Another extraordinary example is provided by the series «Private President» made by Siarhiej Hudzilin. There the provocative reporter of the «Naša Niva» newspaper handles the topic of the private and the public. Making use of the visual method of deconstruction, already popular in the 1990-s among some Belarusian photographers (such as, for example, Uladzimir Šachlevič, Vadzim Kačan), Hudzilin, he, nevertheless, manages to give a brand new look at the borders of distance and their forced transformation in the contemporary media society. In Siarhiej’s series the portrait of the President of Belarus is presented through a set of photo fragments made when photographing a TV screen. A paradox is formed: the leader who repeatedly mentions his closeness to the people actually does get closer to us, finding himself at a really «private» distance. However, the fact that we fail to recognize him, to have his face seen in the traditional meaning of the portrait genre, forms a vague, impersonal image composed from the fragments of the face, gestures and clothes attributes.

One more example of another perspective applied to a familiar topic is a project made by Andrei Liankievič, who works with the issue of the war past of the Belarusians. The author incorporates in his large-scale series about collective memory a bold combination of various methods which are seen as new for the visual field of Belarusian photography. Among them there are, for example, archive photographs and their rethinking in today’s realities, pseudo-documental staging and google technologies.  Particularly noteworthy are his diptychs which include google-shots of the Belarusian streets named in honor of the Great Patriotic War heroes and their deliberately blurred archival portraits. Placing the images in this way, the photographer addresses the issue of their reality and their meaning in people’s collective consciousness, as well as the phenomenon of historical memory. What meaning do the names of Maria Melnikayte, Liliya Korostoyanova, Petr Masherov have for the Belarusians? A long time ago familiar names ceased to be associated with the deeds of the heroes who defended our Motherland, the photos of their faces do not trigger in our memories any clues. Computer images from Google-maps with gray asphalt and concrete lines crossing the snow-white page seem more real to us.

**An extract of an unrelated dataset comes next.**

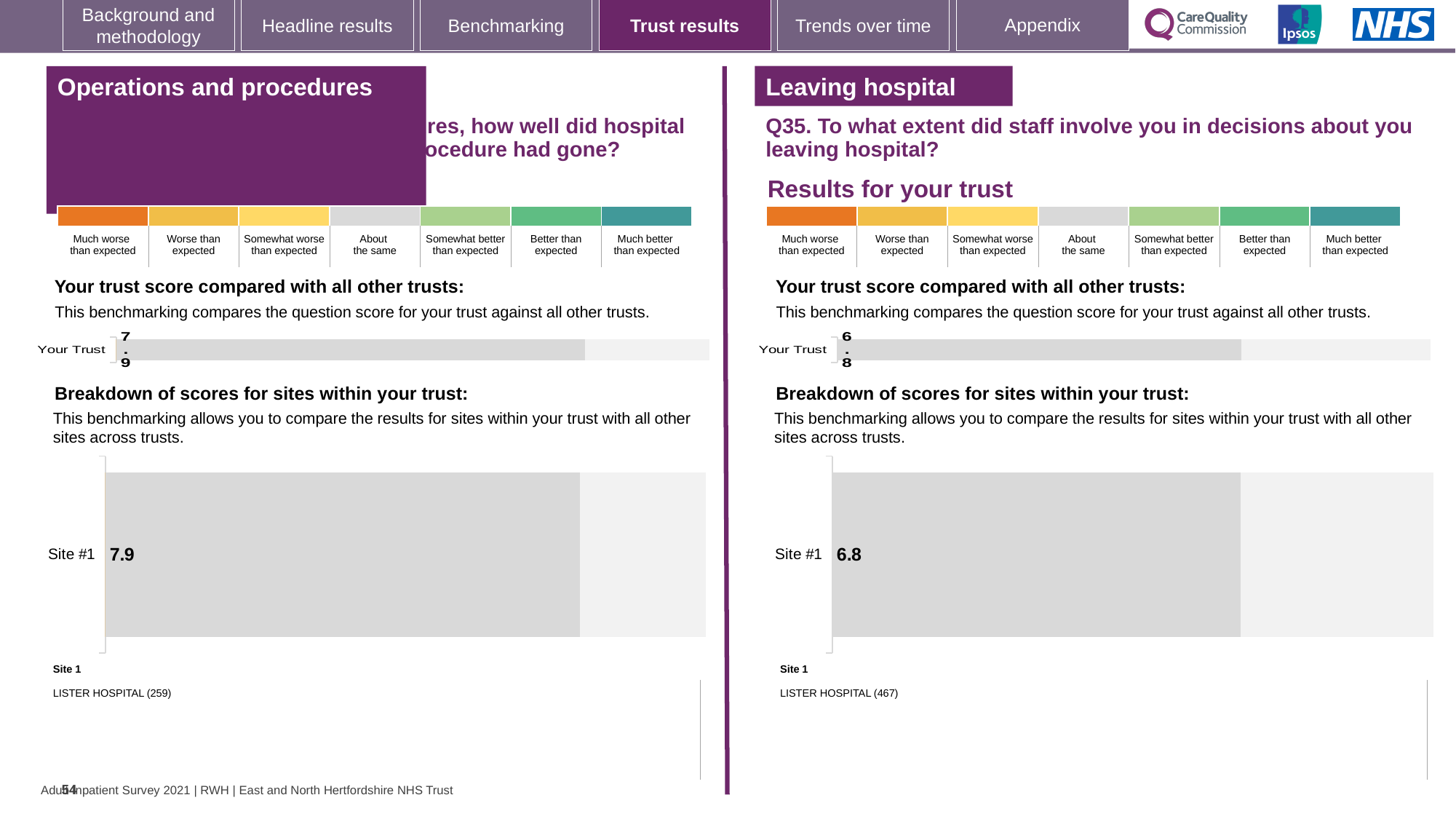
Which is larger: the 'Your Trust' score in the left-hand 'Operations and procedures' chart or the 'Your Trust' score in the right-hand 'Leaving hospital' chart? Operations and procedures (7.9) How many sites are shown in the left-hand 'Breakdown of scores for sites within your trust' chart? 1 What kind of chart is used in the right-hand 'Breakdown of scores for sites within your trust' section? Bar chart On the right-hand 'Leaving hospital' section, what is the 'Your Trust' score shown in the trust score bar chart? 6.8 How many sites are shown in the right-hand 'Breakdown of scores for sites within your trust' chart? 1 In the right-hand 'Breakdown of scores for sites within your trust' chart (Leaving hospital), what is the score for Site #1? 6.8 What kind of chart is used to show the 'Your Trust' score in the left-hand 'Operations and procedures' section? Bar chart Which hospital is listed as Site 1 beneath the right-hand 'Leaving hospital' breakdown chart? LISTER HOSPITAL (467) In the left-hand 'Breakdown of scores for sites within your trust' chart, what is the score for Site #1? 7.9 On the left-hand 'Operations and procedures' section, what is the 'Your Trust' score shown in the trust score bar chart? 7.9 What is the difference between the Site #1 score in the left-hand 'Operations and procedures' breakdown chart and the Site #1 score in the right-hand 'Leaving hospital' breakdown chart? 1.1 Which hospital is listed as Site 1 beneath the left-hand 'Operations and procedures' breakdown chart? LISTER HOSPITAL (259)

These authors take young Belarusian photography to a new level of development, offering a different perspective on familiar topics related to what might be called «Belarusian reality».

Answering the question about continuity in Belarusian photography of the last twenty years, I would like to argue the opinion given by the photographer Alaksandr Vieledzimovič that was chosed as the epigraph to this article. In the documentary film made by Maksim Bahdanovič about the participants of «BY NOW», Vieledzimovič reacts to the problem of continuity defining himself as a «zero identity level», noting that he is just starting to feel like «a person who somehow can associate himself with this country». Even if we do not take into consideration that in Culture Studies «zero human identity» actually stands for gender identity, we can agree that the existence of any culture is impossible without traditions, regardless of the fact whether we follow them consciously or not, when obtaining information from formal, structured sources, represented, for example, by educational programs, publications or exhibitions, or grasping it spontaneously, often even out of our control.

For something new to be born it is necessary to assimilate the outcomes of the previously performed activities. This general rule of development is also applicable to the sphere of culture. From scratch, devoid of any culture, it is impossible to create a new one. It is common knowledge that one cannot divide by zero, and impersonality in depicting people as well as conscious escape from reality seem to be full-fledged characteristics suggestive of the continuity in the Belarusian photographic tradition. Other features can be seen in our constant attention to the subject of bygone wars and our wish to play with the regime.
You cannot start every time from scratch, whatever personal spiritual quest we currently associate ourselves with at the moment.